Gabon : le Sénat exige un rééquilibrage du travail législatif

Lors de la cérémonie de clôture de la première session ordinaire du Sénat, la présidente de l’institution a fermement interpellé le pouvoir exécutif. Huguette Yvonne Nyana Ekoume-Awori a plaidé pour une réorganisation profonde du circuit législatif, exigeant une « transmission égalitaire des textes » entre l’Assemblée nationale et le Sénat, conformément aux principes fondamentaux du bicamérisme.

Vers une reconnaissance de la mission législative du Sénat

La première autorité de la chambre haute a souligné que le Sénat ne doit plus être perçu comme une simple chambre de validation, soumise aux aléas et aux urgences du calendrier gouvernemental. En dehors des textes spécifiques protégés par le principe de prééminence, tels que les lois de finances ou les réformes constitutionnelles, elle appelle à une nouvelle ingénierie dans le dépôt des projets de loi.

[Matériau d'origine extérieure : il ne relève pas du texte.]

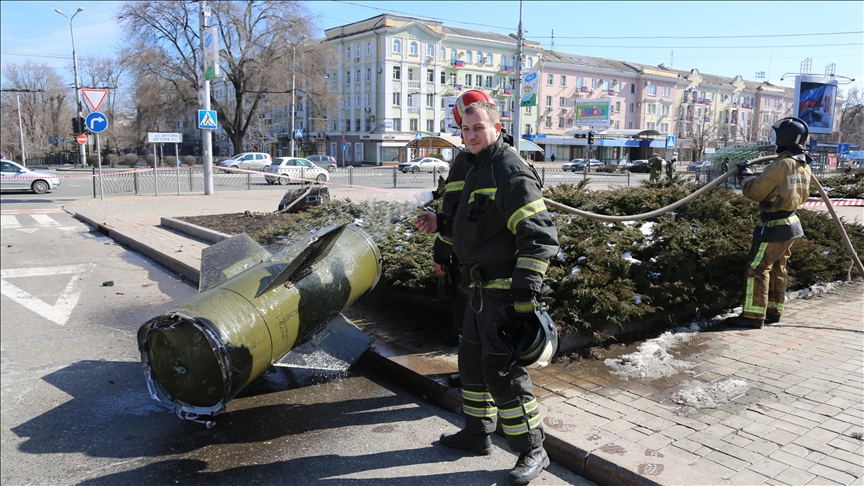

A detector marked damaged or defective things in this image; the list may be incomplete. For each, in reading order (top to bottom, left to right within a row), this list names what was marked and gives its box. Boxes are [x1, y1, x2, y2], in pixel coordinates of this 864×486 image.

Devant un parterre de membres du gouvernement, dont le Vice-président Hermann Immongault, la présidente a insisté sur la nécessité de fluidifier la navette parlementaire. Une répartition équitable et alternative des dossiers dès leur examen initial permettrait de résoudre un double écueil structurel : l’encombrement systématique d’une seule et unique chambre et l’altération de la qualité des normes juridiques, trop souvent sacrifiée au profit d’une urgence préjudiciable à la rigueur des débats.

Ce rappel à l’ordre institutionnel se veut une invitation à une collaboration plus harmonieuse entre les pouvoirs publics. L’objectif est de garantir une coproduction législative qui respecte pleinement les prérogatives de la Haute Assemblée au sein de l’architecture constitutionnelle du Gabon.